Take something like SARS [Severe Acute Respiratory Syndrome]. It took two weeks for the government to realize that an apartment building was a breeding ground for the disease. If you looked at something like this, it would be a huge signal: suddenly the whole area would stop going to work.

Social indices also correlate closely with how much crime comes out of a community. If they're not plugged in to the rest of society, things aren't going very well there.

So there's a common good for this. Being able to detect diseases like SARS could potentially save millions of lives. Looking at social indices could lead to very interesting conversations.

But doesn't all of this lead to privacy concerns?

Yes. This kind of private information is very different even from banking data. This is who you spend time with and where. Were you able to walk straight after you came out of that bar and got into your car? You can tell that with the accelerometers in your phone. It's a very invasive kind of data.

But it has enormous uses. So we have to come up with a deal that says what can be looked at and what can't. There are a bunch of technology challenges in figuring out how you can look at this data in an anonymous or safe way, but there are also public-policy and government challenges: People need to agree that it's a good idea to be able to stop SARS or make the buses go where the people are, or figure out who needs new social services. That's why we're working on what we're calling the "new deal on data."

Interestingly, companies are also noticing the potential for this data and are also following this, but they're terrified of lawsuits or bad publicity or legislation. So what companies want is rules that tell them what they can do with very private data.

What kinds of rules would make it possible to use this data without violating privacy?

There are opt-in situations, for instance, where you let me look at your location in return for certain services--to know where the nearest restroom is or where your kids are or something.

Some things should still never leave the phone. Whether you were drunk when you left the bar would probably be a good thing to leave completely private. Or it might be like a black box on an airplane, where it's only analyzed after the fact. It could be a model where, if nothing bad happens, the data stays private, but if you screw up, the courts come after your data.

Does that mean that as soon as you were under suspicion, your phone company would give up location data that could potentially incriminate you?

Actually, they already do. Phone companies are required to keep location data for a certain period of time for just that purpose. That fact is, cell phones have to talk to cell towers, and that means they always know where you are.

What about within a company? Do private organization have the right to use this kind of data mining? Should employees be worried?

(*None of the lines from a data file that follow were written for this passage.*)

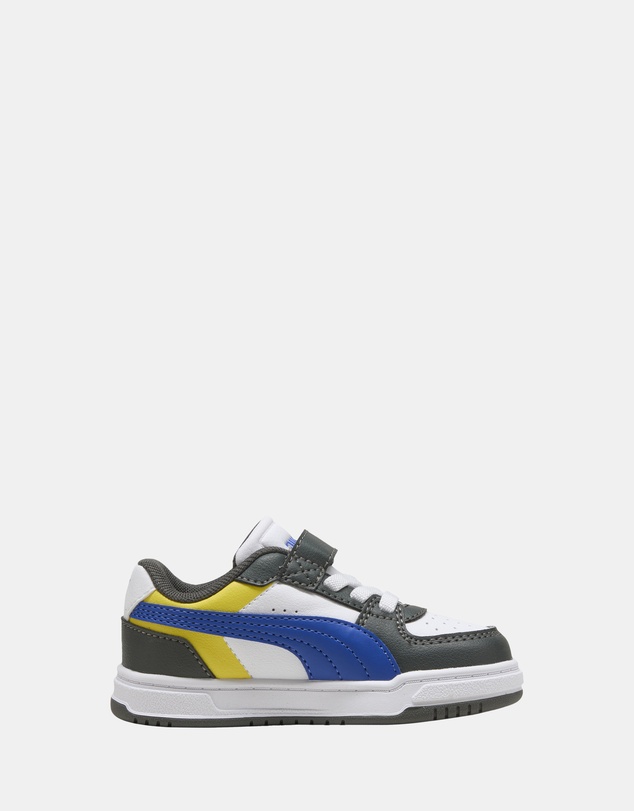 Puma - Caven III Block Self-Fastening Infant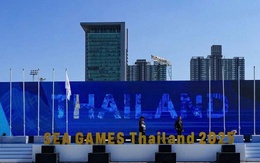 SEA Games trong lúc 'nhà có việc'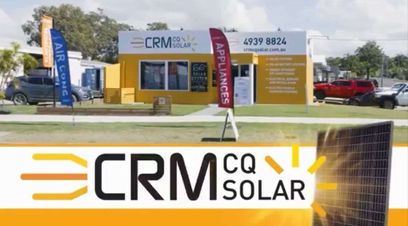 CRM CQ Solar gallery image 1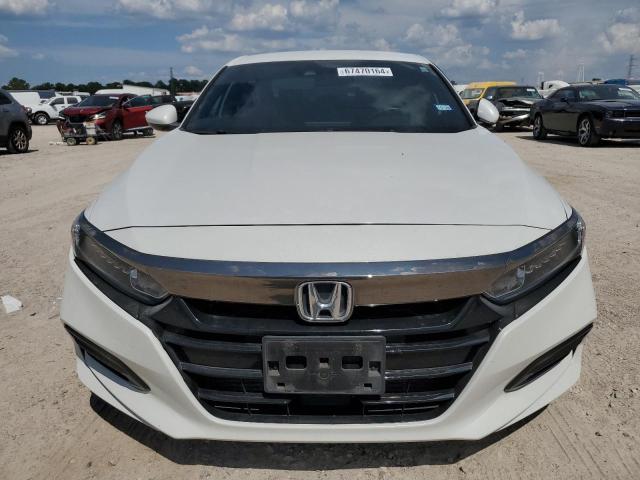 Photo 4 VIN: 1HGCV1F32JA257356 - HONDA ACCORD SPO 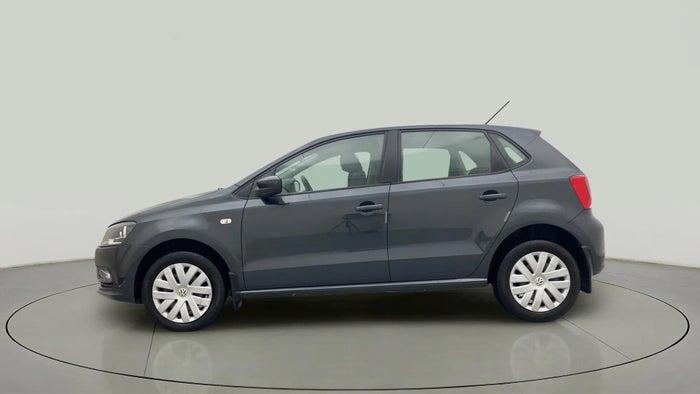 2015 Volkswagen Polo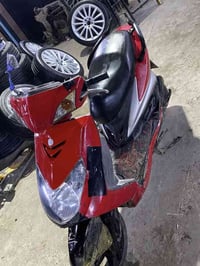 دراجة سنس • معدل فول • بغداد الشعب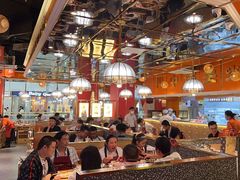-川中渝夫火锅(铜陵万达广场店)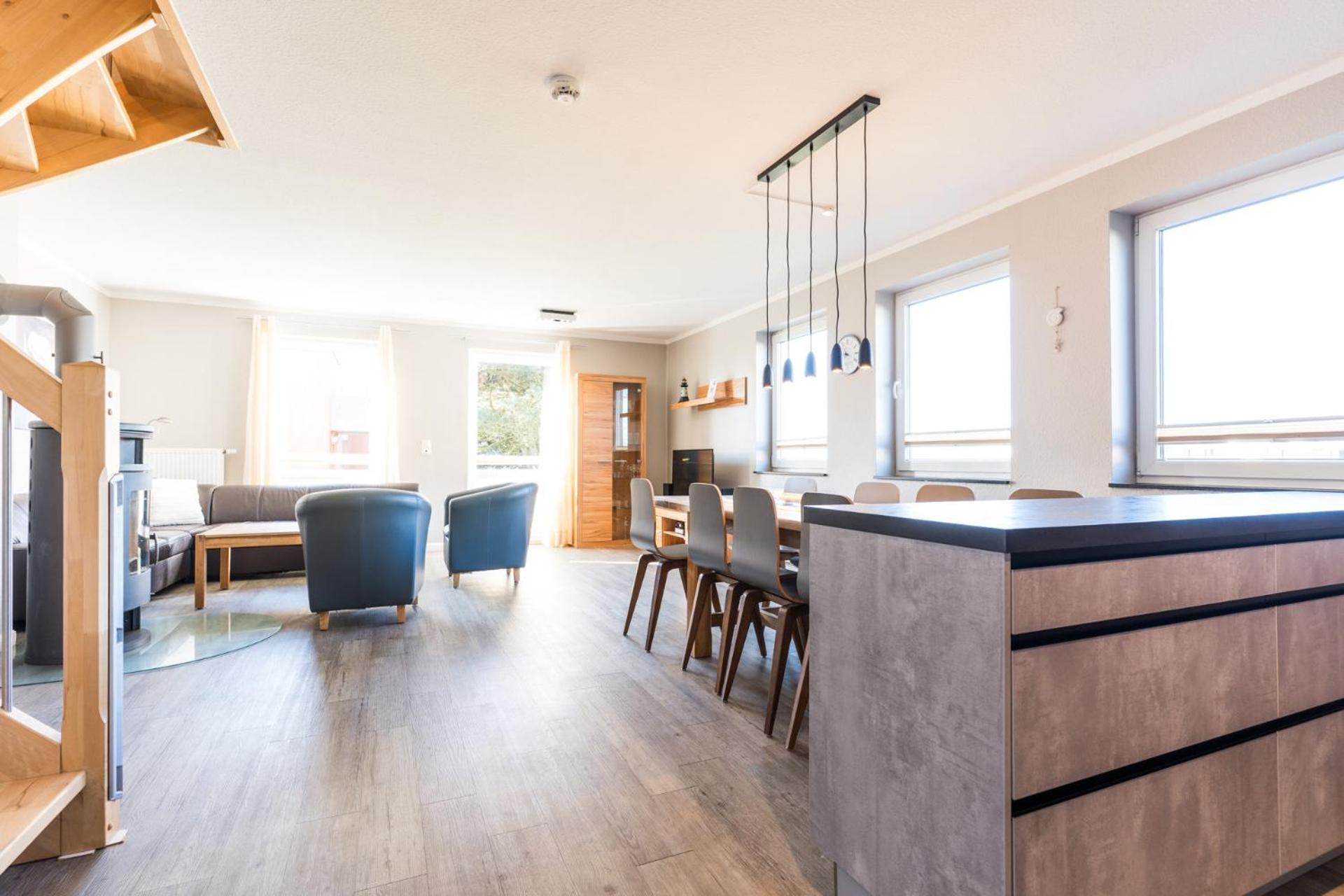 Fehmarnstrand 78 Rh 7 Staberdorf Экстерьер фото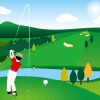 小学生でも分かるゴルフとはどんなスポーツか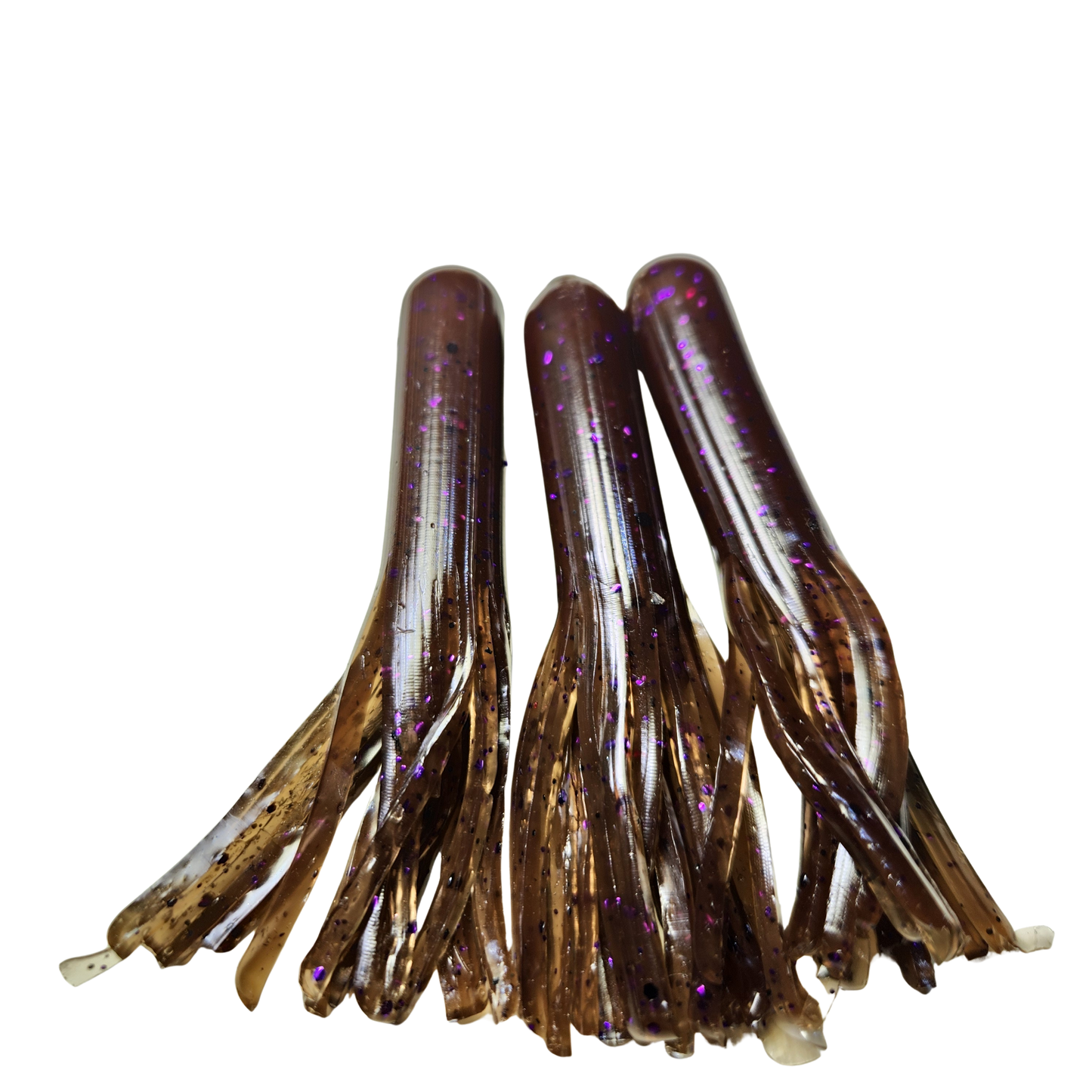 2.8" Straight Tube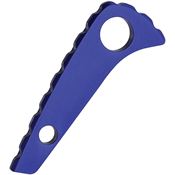 August Engineering 2102BLU Backspacer Para2 Blue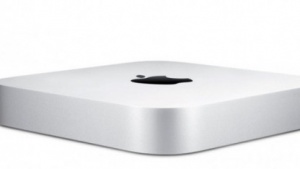 Mini PC von Apple (Bild: Apple), Mini-PC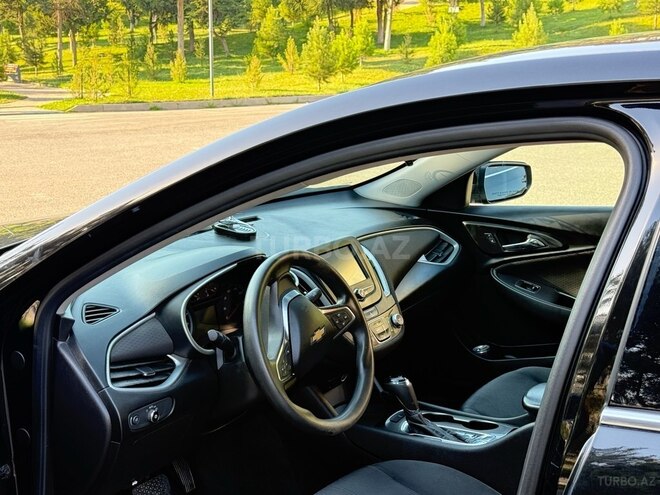 Chevrolet Malibu 2016, 269,000 km - 1.5 l - Bakı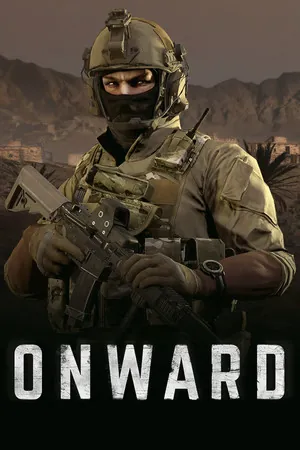 Onward – boxart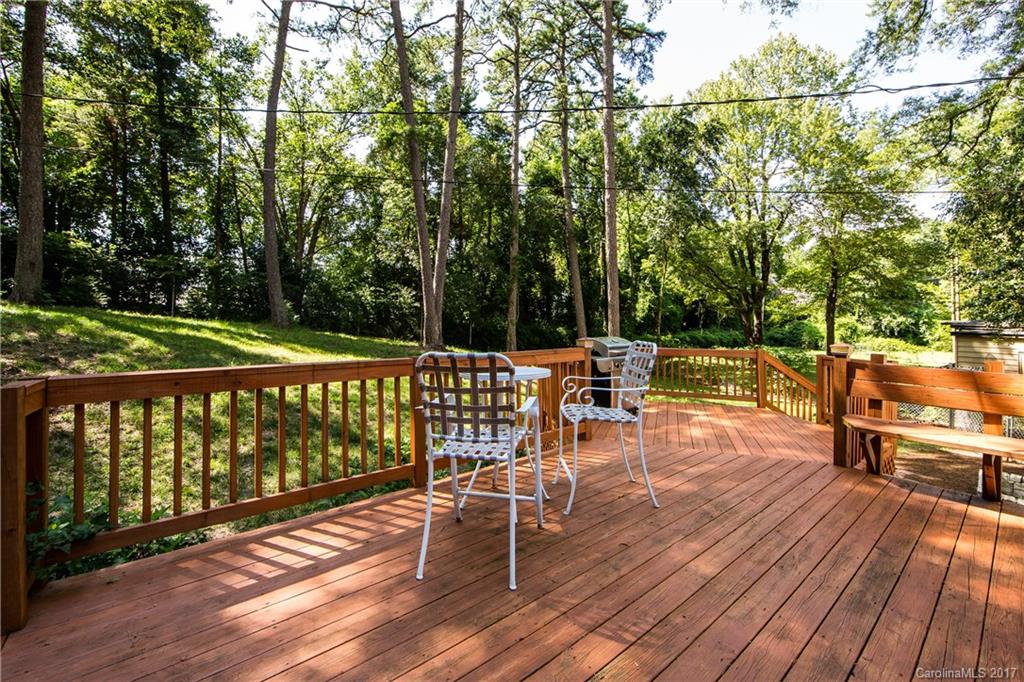 Madison Park - Residential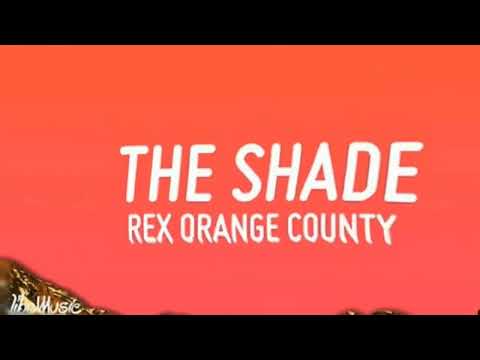 The shade x Come inside in my heart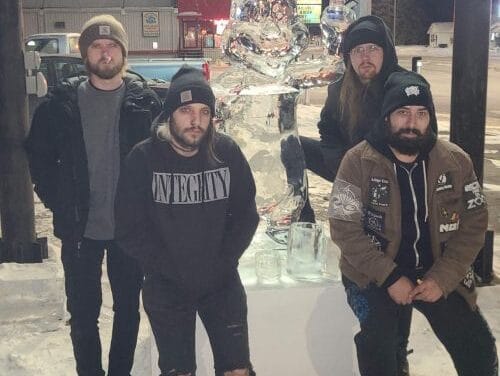 The bar-clearing punk band you should know about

Even within an organization, I think there should be limits to what kinds of violations of privacy would be acceptable. People own their own data, and you can't just steal it. But you can offer them a lot of incentives to give it up.

In some ways, people may want their data to be shared. You may want your boss's boss to know that one group isn't working, and that your group is. One of the things that people are most interested in is how they compare to other people. When they contribute data, even in an anonymous way, they may get see whether they're working harder than other people, whether their boss is as much of a jerk as everybody else's, and that's very valuable to people. Or you can even pay employees for their data.

The goal is put all the data on the table and have a discussion. We have ways, as in the German bank we studied, of measuring how happy people are. So we could optimize an organization so that everyone was happier. That's pretty cool. But to do that, people have to own their own data, and there has to be recognition of a common good that's created by sharing it. That's the new deal on data.